» EXCERPT PROVIDED:
****

Just last year, Mark Curry was still holding on to his job as manager of the Pay-N-Save drugstore in his Oakland hometown, the same place he started as a bag boy six years earlier, trying to decide whether to take his comedy act full-time to Los Angeles or keep lying to his boss about why he was missing so many days on the job.

“I knew I’d have to quit eventually cause there were so many bookings coming in,” Curry is saying, stretched out on a sofa on the set of his new ABC sitcom, “Hangin’ With Mr. Cooper” (premiering Tuesday night at 8:30). “I was calling in sick all the time. The first time I did ‘Showtime at the Apollo’ I told them my grandmother died. The second time I did it, I told them my other grandmother died. So I didn’t have many excuses left.”

****

» DATA BLOCK:
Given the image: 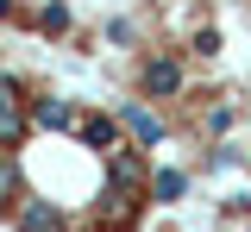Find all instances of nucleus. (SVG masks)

****

» TASK REQUIREMENTS:
[A] Answer these questions from the passage about Mark Curry:
(i) In which city was the Pay-N-Save drugstore where Curry worked?
(ii) In what position did he begin at that store?
(iii) On what night and at what time does his new sitcom premiere?
[B] Extend the passage about Mark Curry, picking up directly after its final sentence.
The material above is drawn from a separate source and is unrelated to the passage about Mark Curry.

» ANSWERS PROVIDED:
[A]
(i) Oakland
(ii) Bag boy
(iii) Tuesday night at 8:30

[B]
The truth is, Curry probably could have quit his day job several years before. He’d already won a number of Bay Area comedy competitions and had made enough trips to Los Angeles to know that he was at least as funny as most of the stand-ups who were getting stage time at The Improv and The Comedy Store. Everybody kept telling Curry, who started doing stand-up in 1987, that it was time to make his move. But he held back, waiting for the moment when he could take the town by storm.

“I didn’t want to come down here and have people say, ‘Well, he’s going to be good.’ I wanted them to say, ‘Damn! Who is that?” So when I got here, I had an act that was boomin’. I was a complete package, dressed nice, 6-foot-6, and solid. I used to go into clubs, rock ‘em and then just leave. I wanted to leave ‘em talking. I wanted to create a mystique.”

The strategy worked. Within four months of moving to L.A., Curry (who’s in his late 20s) had an agent, an opening slot on Damon Wayans’ tour, an HBO “One-Night Stand” special and an offer from ABC to star in his own comedy series.

“I never really thought about acting until they made the offer,” he says, grinning his Branford Marsalis baby-face bad-boy grin. “I’m just here for the ride.”

So now he’s playing an Oakland substitute teacher who moves in with two beautiful female roommates and spends most of his time making faces and cracking jokes.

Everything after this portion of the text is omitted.